If you want to reporoduce this yourself, suffle along actual_src_poses and actual_cur_poses from the DepthModel's forward to build_cost_volume. Then put this at line 676:

            actual_cur_poses_B44 = actual_cur_poses.expand(num_src_frames, 4, 4)
            actual_cur_extrinsics_B44 = torch.inverse(actual_cur_poses_B44)
            abs_world_points_B4N = actual_cur_poses_B44 @ world_points_B4N

            actual_src_poses_B44 = tensor_bM_to_B(actual_src_poses)
            actual_src_extrinsics_B44 = torch.inverse(actual_src_poses_B44)

            naive_world_src_points_rays_B3N = get_camera_rays(
                                    actual_src_poses_B44,
                                    abs_world_points_B4N[:,:3,:],
                                    in_camera_frame=False
                                )

            naive_src_points_rays_B3N = actual_cur_extrinsics_B44[:,:3,:3] @ naive_world_src_points_rays_B3N

            naive_src_points_rays_B3hw = naive_src_points_rays_B3N.view(-1, 
                                                    3, 
                                                    self.matching_height, 
                                                    self.matching_width,
                                                )

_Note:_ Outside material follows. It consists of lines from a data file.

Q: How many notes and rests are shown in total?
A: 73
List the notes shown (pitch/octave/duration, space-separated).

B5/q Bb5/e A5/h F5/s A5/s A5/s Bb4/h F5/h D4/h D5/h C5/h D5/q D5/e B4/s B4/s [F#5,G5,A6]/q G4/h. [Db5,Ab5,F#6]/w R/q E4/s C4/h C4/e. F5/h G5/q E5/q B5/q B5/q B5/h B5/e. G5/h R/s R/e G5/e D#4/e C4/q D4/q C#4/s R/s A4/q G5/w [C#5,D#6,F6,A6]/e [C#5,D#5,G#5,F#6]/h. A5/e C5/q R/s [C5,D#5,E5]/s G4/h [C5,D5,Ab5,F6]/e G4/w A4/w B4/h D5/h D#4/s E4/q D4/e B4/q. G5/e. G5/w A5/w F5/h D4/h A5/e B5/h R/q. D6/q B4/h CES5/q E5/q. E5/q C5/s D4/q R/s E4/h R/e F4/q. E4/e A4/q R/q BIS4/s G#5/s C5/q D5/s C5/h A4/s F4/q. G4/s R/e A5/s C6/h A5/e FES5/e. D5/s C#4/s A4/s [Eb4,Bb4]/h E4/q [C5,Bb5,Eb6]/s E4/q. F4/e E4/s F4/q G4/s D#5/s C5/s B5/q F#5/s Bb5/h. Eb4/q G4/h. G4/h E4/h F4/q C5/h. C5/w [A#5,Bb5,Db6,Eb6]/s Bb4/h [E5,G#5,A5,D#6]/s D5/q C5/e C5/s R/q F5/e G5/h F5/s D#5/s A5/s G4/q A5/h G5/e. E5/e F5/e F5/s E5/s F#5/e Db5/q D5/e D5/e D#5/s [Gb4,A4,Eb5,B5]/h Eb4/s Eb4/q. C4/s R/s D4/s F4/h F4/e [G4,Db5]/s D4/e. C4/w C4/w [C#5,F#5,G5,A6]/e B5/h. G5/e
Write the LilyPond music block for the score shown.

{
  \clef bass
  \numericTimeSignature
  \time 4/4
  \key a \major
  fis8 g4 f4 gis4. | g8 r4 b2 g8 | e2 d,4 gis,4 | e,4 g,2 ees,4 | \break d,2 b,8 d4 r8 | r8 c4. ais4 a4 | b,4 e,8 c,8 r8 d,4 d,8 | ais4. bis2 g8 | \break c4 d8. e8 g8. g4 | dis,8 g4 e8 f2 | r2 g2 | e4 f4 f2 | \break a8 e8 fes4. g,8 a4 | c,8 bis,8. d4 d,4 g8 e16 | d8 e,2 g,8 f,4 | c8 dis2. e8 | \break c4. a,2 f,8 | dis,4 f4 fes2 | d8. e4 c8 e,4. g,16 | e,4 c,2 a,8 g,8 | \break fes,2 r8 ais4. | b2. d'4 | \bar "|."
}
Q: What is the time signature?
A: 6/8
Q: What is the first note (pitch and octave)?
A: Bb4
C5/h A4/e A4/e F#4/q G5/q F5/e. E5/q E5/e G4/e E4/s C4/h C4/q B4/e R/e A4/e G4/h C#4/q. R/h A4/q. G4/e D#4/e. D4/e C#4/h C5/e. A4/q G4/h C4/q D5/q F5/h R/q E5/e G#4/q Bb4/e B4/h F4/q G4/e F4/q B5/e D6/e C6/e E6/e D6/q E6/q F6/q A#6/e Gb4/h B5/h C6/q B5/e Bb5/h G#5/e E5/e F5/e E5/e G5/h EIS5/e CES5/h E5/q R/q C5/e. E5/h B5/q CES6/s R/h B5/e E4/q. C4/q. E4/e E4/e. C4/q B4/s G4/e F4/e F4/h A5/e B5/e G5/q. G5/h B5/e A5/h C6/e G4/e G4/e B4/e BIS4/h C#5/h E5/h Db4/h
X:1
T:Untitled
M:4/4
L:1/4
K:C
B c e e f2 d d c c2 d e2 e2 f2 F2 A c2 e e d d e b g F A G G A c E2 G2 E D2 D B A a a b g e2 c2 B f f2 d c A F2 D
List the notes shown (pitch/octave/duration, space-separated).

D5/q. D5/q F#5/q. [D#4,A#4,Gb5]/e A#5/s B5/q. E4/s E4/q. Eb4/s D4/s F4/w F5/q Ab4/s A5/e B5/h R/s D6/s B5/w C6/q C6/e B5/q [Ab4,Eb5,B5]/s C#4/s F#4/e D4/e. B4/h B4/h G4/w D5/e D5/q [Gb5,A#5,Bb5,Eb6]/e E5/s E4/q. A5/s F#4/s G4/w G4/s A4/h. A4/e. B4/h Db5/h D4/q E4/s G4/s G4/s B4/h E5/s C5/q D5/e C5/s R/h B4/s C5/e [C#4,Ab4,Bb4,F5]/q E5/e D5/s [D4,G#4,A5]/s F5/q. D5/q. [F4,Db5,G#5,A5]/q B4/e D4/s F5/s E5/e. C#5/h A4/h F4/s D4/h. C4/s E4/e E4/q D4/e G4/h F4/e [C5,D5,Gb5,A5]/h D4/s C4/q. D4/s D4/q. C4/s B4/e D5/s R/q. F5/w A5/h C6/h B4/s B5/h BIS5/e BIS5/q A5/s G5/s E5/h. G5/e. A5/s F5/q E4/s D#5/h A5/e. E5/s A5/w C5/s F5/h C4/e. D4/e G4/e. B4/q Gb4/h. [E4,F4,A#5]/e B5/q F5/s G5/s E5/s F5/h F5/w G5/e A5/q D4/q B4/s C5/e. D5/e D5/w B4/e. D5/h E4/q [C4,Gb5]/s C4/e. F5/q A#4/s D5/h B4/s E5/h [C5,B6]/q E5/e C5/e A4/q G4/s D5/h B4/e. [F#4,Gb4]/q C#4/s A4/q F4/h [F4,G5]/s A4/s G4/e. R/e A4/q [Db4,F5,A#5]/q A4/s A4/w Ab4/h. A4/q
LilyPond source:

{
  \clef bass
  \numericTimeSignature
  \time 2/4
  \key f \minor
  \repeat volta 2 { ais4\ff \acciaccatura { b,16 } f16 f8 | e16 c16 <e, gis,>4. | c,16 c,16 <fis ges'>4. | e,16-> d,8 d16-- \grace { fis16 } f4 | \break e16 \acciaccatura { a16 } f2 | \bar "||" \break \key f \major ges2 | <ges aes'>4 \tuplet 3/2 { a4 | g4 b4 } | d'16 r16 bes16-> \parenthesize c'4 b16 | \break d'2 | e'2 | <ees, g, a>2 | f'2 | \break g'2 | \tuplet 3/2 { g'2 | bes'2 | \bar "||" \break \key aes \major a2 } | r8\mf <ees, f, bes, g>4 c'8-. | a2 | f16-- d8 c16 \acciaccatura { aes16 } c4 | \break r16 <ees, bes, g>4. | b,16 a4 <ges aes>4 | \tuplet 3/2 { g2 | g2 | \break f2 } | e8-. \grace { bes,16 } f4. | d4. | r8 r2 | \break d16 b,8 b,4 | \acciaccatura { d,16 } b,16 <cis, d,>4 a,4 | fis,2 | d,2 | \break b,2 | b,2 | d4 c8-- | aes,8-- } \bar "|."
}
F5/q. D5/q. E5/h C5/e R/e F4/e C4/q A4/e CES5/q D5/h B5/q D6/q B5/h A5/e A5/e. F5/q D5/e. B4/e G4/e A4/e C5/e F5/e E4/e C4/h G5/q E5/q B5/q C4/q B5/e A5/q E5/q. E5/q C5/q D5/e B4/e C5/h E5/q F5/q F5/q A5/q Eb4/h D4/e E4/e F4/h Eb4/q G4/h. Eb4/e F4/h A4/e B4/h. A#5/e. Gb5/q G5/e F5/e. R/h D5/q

We can further verify the rays are correct by verifying the angles between rays are the same in both the absolute world coordinate system and the current camera coordinate system:

# transfer rays over to the world from the coordinate frame of the current camera
abs_world_cur_rays_B3N = actual_cur_poses_B44[:,:3,:3] @ cur_points_rays_B3N
# compute angles in absolute world coordinate system
world_angles = F.cosine_similarity(
                        abs_world_cur_rays_B3N, 
                        naive_world_src_points_rays_B3N, 
                        dim=1, 
                        eps=1e-5
                    )
tensor([[ 0.8830,  0.8819,  0.8809,  ...,  0.9618,  0.9625,  0.9633],
        [ 0.8325,  0.8306,  0.8288,  ...,  0.9489,  0.9498,  0.9507],
        [ 0.7592,  0.7565,  0.7538,  ...,  0.9256,  0.9266,  0.9276],
        ...,
        [ 0.3736,  0.3697,  0.3659,  ...,  0.8522,  0.8538,  0.8553],
        [ 0.1498,  0.1472,  0.1448,  ...,  0.8292,  0.8310,  0.8328],
        [-0.0326, -0.0333, -0.0338,  ...,  0.8114,  0.8135,  0.8155]],
       device='cuda:0')

# this is the same as when we compute the angles as in the code where all the rays are in the current camera coordinate system.
rel_angles = F.cosine_similarity(
                                            cur_points_rays_B3N, 
                                            src_points_rays_B3N, 
                                            dim=1, 
                                            eps=1e-5
                                        )
tensor([[ 0.8830,  0.8819,  0.8809,  ...,  0.9618,  0.9625,  0.9633],
        [ 0.8325,  0.8306,  0.8288,  ...,  0.9489,  0.9498,  0.9507],
        [ 0.7592,  0.7565,  0.7538,  ...,  0.9256,  0.9266,  0.9276],
        ...,
        [ 0.3736,  0.3697,  0.3659,  ...,  0.8522,  0.8538,  0.8553],
        [ 0.1498,  0.1472,  0.1448,  ...,  0.8292,  0.8310,  0.8328],
        [-0.0326, -0.0333, -0.0338,  ...,  0.8114,  0.8135,  0.8155]],
       device='cuda:0')

# verify with diff
torch.abs(sanity1 - sanity2).mean()
tensor(5.7547e-07, device='cuda:0') # well within tolerance

I hope this answers your question and clears up any confusion.